Bei manchen Streitigkeiten muss man sich wirklich fragen, warum eine solche Angelegenheit bis zum BGH verfolgt wird, wenn das Ergebnis doch eigentlich logisch ist. Aber mit Logik ist eben Streithanseln nicht beizukommen, wobei das sicher auch daran liegt, dass manche Urteile nicht immer mit gesundem Menschenverstand nachvollziehbar ist.
Im vorliegenden Fall hatte ein Trockenbauer dem Bauherrn eine über die Anforderungen der Regeln der Technik hinausgehende Leistung vertraglich zugesagt, dann aber nur eine Leistung, die diesen Regeln entspricht erbracht und sich zu entsprechenden Nachbesserungen nicht bereit erklärt.

» **Datenauszug**:
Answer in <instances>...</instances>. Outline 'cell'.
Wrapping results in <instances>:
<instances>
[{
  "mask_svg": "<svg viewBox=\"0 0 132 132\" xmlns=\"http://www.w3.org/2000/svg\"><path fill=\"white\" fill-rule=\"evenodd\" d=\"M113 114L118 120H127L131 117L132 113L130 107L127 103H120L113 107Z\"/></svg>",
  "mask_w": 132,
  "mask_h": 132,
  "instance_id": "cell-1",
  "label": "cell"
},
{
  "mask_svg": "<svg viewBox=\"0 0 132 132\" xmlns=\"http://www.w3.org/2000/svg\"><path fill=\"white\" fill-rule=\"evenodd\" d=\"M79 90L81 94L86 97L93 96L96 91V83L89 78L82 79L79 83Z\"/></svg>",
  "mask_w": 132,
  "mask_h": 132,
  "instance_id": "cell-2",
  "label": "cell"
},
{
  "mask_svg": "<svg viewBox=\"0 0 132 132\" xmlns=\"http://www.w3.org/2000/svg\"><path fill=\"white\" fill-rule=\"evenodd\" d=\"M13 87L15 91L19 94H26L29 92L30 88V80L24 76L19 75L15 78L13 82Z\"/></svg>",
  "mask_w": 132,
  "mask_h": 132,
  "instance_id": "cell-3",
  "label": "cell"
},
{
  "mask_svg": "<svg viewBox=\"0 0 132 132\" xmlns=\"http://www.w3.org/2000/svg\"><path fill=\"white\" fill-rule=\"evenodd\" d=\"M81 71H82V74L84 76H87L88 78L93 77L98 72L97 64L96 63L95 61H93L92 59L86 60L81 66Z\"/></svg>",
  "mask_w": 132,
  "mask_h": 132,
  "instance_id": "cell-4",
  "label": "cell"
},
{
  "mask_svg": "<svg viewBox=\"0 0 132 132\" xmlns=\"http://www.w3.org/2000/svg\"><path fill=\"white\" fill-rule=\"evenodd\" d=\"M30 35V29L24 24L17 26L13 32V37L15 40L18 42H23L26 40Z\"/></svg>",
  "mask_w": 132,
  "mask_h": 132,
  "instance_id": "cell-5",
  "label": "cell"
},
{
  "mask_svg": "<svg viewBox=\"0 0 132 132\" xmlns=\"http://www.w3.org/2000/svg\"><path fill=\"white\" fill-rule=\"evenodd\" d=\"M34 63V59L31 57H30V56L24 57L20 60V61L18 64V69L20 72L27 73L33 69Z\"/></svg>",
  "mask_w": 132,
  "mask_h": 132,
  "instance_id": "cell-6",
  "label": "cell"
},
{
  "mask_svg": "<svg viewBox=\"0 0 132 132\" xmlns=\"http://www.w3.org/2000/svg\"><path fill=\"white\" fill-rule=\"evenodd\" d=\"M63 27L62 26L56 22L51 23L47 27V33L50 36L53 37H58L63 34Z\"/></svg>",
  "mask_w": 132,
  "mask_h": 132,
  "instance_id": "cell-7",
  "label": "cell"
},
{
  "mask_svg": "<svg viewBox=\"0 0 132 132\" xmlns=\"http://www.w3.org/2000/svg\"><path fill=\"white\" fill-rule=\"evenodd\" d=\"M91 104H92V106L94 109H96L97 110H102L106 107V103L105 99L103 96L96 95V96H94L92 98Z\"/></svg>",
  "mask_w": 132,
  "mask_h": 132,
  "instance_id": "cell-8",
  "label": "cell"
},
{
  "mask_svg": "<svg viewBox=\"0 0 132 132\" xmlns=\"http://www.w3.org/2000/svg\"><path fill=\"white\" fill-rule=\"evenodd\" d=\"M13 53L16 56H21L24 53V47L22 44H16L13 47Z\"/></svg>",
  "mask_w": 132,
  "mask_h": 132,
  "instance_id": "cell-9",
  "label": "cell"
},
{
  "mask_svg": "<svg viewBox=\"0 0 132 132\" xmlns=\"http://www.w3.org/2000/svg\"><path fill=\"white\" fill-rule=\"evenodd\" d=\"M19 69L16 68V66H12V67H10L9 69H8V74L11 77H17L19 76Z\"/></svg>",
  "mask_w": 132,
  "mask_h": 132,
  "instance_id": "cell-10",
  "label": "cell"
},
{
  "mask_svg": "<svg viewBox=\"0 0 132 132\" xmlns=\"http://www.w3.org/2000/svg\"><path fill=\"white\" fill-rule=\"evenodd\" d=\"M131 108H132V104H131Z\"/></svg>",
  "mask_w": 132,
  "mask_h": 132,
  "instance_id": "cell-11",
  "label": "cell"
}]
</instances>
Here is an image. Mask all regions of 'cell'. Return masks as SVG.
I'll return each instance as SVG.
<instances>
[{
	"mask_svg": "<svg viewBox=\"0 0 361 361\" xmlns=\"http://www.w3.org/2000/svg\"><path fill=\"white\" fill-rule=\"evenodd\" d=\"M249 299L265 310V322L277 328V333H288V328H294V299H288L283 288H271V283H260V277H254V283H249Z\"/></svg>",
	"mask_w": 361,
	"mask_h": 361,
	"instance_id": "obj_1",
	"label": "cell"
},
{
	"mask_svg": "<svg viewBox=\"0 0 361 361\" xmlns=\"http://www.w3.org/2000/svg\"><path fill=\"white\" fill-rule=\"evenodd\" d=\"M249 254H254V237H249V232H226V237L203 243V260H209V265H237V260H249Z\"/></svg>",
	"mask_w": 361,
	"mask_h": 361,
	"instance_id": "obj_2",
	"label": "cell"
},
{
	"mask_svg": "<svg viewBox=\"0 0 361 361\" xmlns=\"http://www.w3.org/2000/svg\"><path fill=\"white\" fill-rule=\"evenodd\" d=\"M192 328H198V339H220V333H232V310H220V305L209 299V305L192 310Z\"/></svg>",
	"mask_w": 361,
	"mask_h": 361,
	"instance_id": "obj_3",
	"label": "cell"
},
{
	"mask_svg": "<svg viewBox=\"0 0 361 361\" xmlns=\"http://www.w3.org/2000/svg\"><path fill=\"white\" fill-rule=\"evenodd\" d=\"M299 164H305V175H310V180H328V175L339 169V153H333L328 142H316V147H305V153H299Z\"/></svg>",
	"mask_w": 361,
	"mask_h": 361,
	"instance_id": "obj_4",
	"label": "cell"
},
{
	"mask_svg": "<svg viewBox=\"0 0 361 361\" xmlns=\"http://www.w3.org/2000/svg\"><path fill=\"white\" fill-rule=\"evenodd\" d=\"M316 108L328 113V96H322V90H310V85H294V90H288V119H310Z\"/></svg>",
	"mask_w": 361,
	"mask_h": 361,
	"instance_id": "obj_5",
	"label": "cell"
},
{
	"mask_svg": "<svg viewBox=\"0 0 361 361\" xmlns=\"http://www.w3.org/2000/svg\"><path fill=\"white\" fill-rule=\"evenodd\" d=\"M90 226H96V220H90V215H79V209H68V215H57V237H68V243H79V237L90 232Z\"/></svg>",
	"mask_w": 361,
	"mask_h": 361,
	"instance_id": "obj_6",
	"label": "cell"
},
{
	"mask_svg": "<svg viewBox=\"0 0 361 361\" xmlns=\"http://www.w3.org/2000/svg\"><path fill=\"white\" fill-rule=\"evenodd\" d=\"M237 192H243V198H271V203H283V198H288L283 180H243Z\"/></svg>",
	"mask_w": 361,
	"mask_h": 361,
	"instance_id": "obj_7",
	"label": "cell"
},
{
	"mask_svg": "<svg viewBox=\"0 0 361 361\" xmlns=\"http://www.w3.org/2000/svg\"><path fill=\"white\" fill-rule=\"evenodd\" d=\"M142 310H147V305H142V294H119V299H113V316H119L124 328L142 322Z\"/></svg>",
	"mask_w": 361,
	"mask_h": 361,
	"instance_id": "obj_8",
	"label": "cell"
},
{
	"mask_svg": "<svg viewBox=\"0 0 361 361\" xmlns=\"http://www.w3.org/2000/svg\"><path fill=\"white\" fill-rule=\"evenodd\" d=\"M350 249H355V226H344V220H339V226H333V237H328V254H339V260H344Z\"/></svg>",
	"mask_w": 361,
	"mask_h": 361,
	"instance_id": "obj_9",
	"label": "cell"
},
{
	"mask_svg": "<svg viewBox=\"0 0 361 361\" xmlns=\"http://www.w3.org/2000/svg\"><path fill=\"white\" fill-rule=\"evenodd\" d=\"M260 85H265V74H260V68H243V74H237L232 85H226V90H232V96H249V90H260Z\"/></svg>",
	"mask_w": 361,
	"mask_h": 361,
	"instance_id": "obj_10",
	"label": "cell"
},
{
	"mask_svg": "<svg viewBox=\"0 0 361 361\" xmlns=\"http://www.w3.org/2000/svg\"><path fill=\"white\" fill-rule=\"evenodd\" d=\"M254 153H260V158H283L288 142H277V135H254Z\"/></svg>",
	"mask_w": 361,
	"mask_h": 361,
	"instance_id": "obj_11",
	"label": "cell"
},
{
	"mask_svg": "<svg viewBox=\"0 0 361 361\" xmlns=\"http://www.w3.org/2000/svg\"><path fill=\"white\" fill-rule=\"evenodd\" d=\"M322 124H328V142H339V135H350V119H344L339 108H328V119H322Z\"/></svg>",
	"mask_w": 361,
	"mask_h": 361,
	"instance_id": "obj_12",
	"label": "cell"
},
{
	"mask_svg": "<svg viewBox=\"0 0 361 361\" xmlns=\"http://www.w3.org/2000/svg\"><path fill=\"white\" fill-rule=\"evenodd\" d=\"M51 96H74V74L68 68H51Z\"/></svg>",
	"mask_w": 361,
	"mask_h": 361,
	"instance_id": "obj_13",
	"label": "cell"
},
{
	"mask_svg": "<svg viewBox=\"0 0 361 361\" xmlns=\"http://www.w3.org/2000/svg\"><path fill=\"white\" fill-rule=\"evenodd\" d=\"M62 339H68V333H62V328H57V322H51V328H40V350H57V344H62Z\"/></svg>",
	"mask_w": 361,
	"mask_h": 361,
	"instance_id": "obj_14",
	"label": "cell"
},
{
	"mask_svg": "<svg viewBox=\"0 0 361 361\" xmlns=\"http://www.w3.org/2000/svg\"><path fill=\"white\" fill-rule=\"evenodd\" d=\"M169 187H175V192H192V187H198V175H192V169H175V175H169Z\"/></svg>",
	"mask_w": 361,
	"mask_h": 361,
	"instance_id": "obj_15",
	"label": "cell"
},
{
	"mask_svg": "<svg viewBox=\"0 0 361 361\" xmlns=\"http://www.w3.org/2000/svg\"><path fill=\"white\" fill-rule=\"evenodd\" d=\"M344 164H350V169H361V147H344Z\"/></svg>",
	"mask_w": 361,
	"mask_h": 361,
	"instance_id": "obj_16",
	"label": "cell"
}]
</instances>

» **Arbeitsauftrag**: Führe den Text über den Rechtsstreit mit dem Trockenbauer im Anschluss an seinen letzten Satz fort. Die Auflistung stammt aus einer anderen Quelle.

» **Ergebnis**:
Jetzt hat der BGH entschieden, dass der Kunde das erhalten muss, was vertraglich vereinbart ist. Dies ist doch eigentlich Selbstverständlich.
Wie jetzt daraus ein Verband jubelnd eine Stärkung der Bauauftraggeber herausliest, übersteigt mein Vorstellungsvermögen. Denn das Gericht hat nichts weiter getan, als den grundsatz bestätigt, dass Verträge eingehalten werden müssen.